C’est essentiellement un exercice de rédaction, qui doit éviter 2 écueils : On ne commence pas l’introduction par l’énoncé du sujet, ce serait trop scolaire, et on ne fait pas une amorce trop générale, sans rapport direct avec le sujet. Ici l’objectif est d’attirer l’attention sur l’idée philosophique énoncée par le sujet en faisant un effort d’écriture. Pour cela, il faut partir d’un donné et montrer qu’en y réfléchissant un peu, ce donné pose un problème qui est la question à traiter.

Cette première phase vise à intéresser le lecteur au sujet qui va apparaître progressivement : quel que soit le sujet choisi (explication de texte ou dissertation), il y a deux manières de commencer :

  • on peut commencer par une rapide description d’une situation concrète dont on infère le problème
  • on peut commencer par la thèse d’un autre auteur, paradoxale, qui va conduire à poser le problème.
    Elle doit permettre de nommer la notion du programme abordée et de poser le problème à partir de l’analyse de cette situation donnée.

BOITE A OUTILS

Pour réussir sa rédaction :

  • On évite les lieux communs, ou les généralités. On essaie d’ancrer le problème dans une situation vraiment vécue.
  • Certaines formules “passe-partout” et abstraites sont à proscrire : De tous temps, les hommes...”, depuis toujours, au jour d’aujourd’hui…
  • On ne commence jamais par une citation car le rédacteur doit mettre le lecteur en contact avec son propre style.

Voici une série de phrases pour annoncer le sujet . Cette liste n’est pas exhaustive. Vous pouvez la compléter au cours de vos lectures des corrigés. Par contre, vous devez au moins en utiliser de semblables .

Il n’est pas rare de constater que..
Ne sommes-nous pas en droit de...
Volontiers on imaginerait que...
Si l’homme du commun comprend bien que.
Il est incontestable que...
Que les hommes aiment... montre suffisamment...
Il ne semble pas absurde de dire que...


b) Problématiser :

A QUOI CELA SERT :

C’est le moment essentiel de tout travail philosophique, et qui donnera une valeur à votre travail. Il ne s’agit pas de fournir une réponse à la question de l’énoncé, mais de soulever les enjeux du problème, et on doit faire apparaître les conditions de possibilité (à quelles conditions ce qui semble appeler une réponse simple et évidente pose problème ?).

Il faut suspendre toute tentation de réponse pour comprendre à quel point mes croyances, ce que je crois résolu parce que c’est évident dans l’énoncé, pose problème et peut être discuté. Tant que je ne le comprends pas, il n’y a pas de devoir de philosophie.

Il s’agit donc de pouvoir expliquer pourquoi la question à laquelle le texte répond ou que pose le sujet est difficile, c’est-à-dire que les réponses spontanées que je peux faire ne me satisferaient pas, et en même temps pourquoi il est important pour moi de pouvoir répondre à cette question.

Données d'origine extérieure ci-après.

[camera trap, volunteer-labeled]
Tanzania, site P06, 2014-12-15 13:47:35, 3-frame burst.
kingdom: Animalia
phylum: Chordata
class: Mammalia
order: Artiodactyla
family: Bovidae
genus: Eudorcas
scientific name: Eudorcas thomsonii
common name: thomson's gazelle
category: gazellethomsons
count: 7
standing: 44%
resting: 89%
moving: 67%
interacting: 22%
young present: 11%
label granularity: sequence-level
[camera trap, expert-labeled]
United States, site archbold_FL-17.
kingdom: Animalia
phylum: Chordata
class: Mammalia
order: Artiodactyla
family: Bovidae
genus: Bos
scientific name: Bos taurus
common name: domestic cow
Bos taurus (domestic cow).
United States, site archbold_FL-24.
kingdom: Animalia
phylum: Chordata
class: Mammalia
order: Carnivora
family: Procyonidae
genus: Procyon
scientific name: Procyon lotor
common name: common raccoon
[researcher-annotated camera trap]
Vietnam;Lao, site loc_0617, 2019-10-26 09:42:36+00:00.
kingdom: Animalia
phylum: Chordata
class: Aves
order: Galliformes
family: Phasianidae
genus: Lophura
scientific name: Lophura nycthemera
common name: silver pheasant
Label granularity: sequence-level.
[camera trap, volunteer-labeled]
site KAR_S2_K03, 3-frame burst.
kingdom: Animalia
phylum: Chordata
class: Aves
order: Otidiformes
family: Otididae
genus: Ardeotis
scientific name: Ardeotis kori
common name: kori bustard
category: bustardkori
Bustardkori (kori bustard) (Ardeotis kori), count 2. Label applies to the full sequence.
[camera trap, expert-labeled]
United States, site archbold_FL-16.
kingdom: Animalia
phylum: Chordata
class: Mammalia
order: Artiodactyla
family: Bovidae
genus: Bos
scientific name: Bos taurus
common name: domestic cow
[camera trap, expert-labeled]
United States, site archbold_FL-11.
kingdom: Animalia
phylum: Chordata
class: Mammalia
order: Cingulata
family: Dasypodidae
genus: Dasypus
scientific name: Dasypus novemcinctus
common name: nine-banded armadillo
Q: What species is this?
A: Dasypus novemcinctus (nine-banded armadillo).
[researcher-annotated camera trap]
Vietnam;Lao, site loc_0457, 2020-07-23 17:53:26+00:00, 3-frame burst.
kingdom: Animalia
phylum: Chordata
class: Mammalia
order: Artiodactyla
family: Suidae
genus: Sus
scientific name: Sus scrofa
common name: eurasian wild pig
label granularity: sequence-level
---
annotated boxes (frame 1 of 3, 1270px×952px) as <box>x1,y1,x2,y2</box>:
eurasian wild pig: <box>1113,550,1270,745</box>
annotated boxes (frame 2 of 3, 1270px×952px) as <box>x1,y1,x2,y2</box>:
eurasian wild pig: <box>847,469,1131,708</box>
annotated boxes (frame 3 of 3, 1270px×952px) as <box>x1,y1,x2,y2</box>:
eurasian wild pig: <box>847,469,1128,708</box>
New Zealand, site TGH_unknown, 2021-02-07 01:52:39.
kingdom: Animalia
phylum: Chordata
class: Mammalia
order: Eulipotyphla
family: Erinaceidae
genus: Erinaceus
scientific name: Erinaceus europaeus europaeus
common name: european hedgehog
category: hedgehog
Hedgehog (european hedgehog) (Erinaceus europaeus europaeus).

Il est donc souhaitable que cette phase de problématisation adopte la forme interrogative. Cela m’évitera de tomber dans plusieurs pièges :

  • répondre au sujet avant de l’avoir traité, et reformuler l’évidence avant d’en être certain
  • résumer ma pensée avant de l’avoir développée, ce qui m’empêchera de la prouver.
    Cette partie doit plonger le lecteur dans le doute et inciter à réfléchir. Après l’avoir lu, il doit être convaincu que cette question, évidente ou sans intérêt au début, remet en cause des choses importantes auxquelles il croyait jusqu’alors.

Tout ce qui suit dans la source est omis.